Let $A$ be a matrix with entries $\pm 1$ of size $n>1$. The case $n=1$ is immediate.
We are going to transform $A$ in two steps, without altering $\,|\!\det A|\,$:

(1) Take the first column and the first row of $A$ to define diagonal matrices
$C=a_{11}\cdot\operatorname{diag}(a_{11},-a_{21},\dots,-a_{n1})\:$ and $\:R=\operatorname{diag}(a_{11},a_{12},\dots,a_{1n})\,$.
Then $|\!\det C|=|\!\det R|=1$, and multiplying $A$ from the left and the right yields $$CAR\;=\;\begin{pmatrix} 1&1&\cdots &1\\ -1\\ \vdots &&B\\ -1 \end{pmatrix}$$ where $B\,$ is a submatrix of size $n-1$ with entries from {$\pm 1\}$.

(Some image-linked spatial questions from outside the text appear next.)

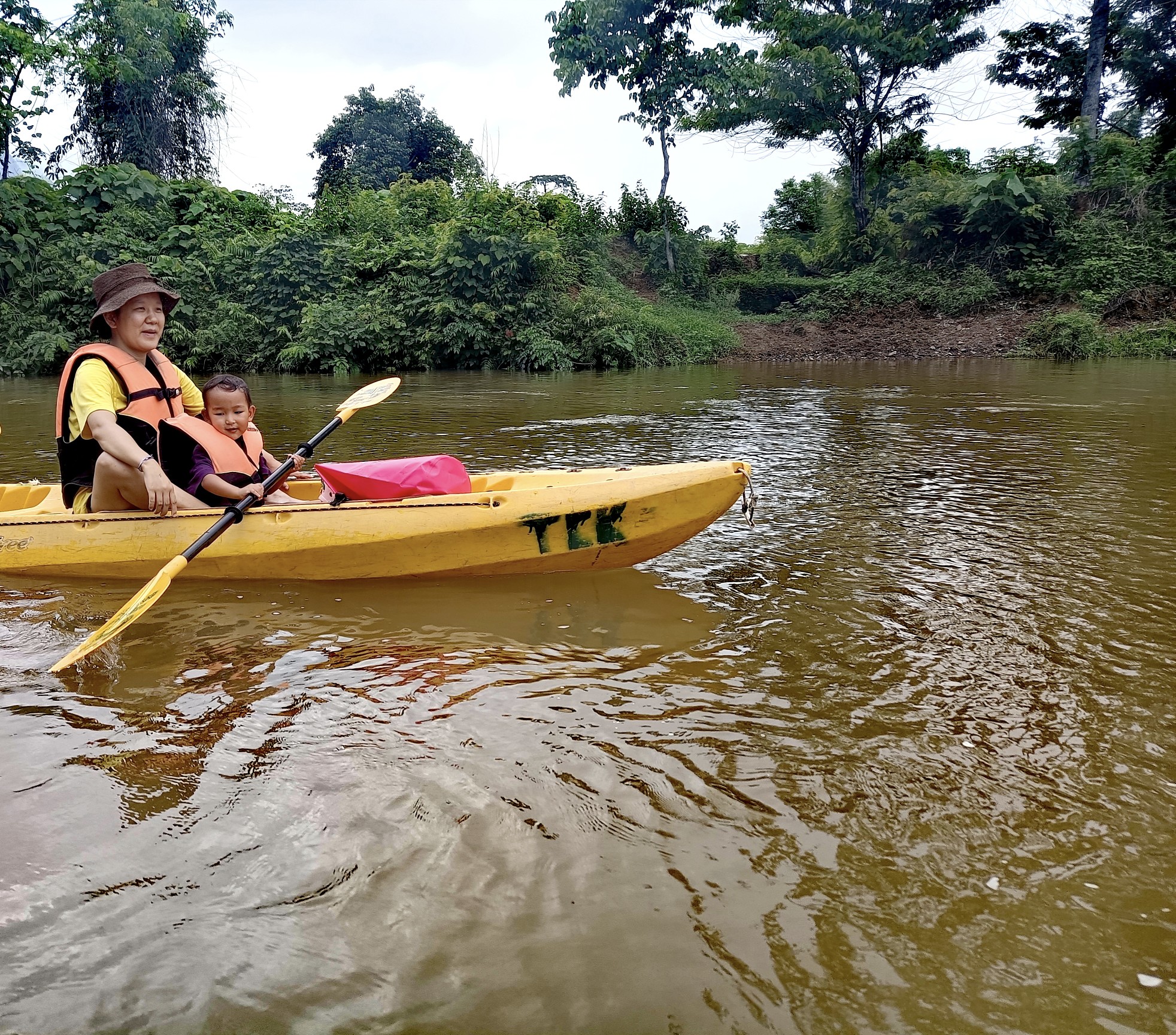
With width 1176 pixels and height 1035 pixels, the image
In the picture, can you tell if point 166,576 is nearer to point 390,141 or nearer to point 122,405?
point 122,405

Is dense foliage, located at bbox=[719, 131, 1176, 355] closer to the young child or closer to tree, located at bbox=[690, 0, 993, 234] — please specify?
tree, located at bbox=[690, 0, 993, 234]

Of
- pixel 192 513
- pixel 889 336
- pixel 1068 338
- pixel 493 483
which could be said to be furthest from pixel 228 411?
pixel 889 336

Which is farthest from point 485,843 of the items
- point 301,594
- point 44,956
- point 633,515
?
point 301,594

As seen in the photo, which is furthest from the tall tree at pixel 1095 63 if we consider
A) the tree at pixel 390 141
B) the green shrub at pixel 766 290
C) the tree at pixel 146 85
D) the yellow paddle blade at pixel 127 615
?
the yellow paddle blade at pixel 127 615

(2) Now let's add the first row in the $CAR\,$ to all the other rows to obtain $$\begin{vmatrix} 1&1&\cdots &1\\ -1\\ \vdots &&B\\ -1 \end{vmatrix} \quad=\quad \begin{vmatrix} 1&1&\cdots &1\\ 0\\ \vdots &&2\cdot B'\\ 0 \end{vmatrix}$$ and $B'$ has entries in $\{1,0\}$. Furthermore, $B'$ is singular iff $A$ is singular (also true if $n=2$).

Reaping the fruit of the preceding steps one has $$\begin{align}|\!\det A|&\;=\;|\!\det(CAR)|\;=\;2^{n-1}\,|\!\det B'|\\[2ex] &\;\geqslant\;2^{n-1},\end{align}$$ as claimed for non-singular $A$.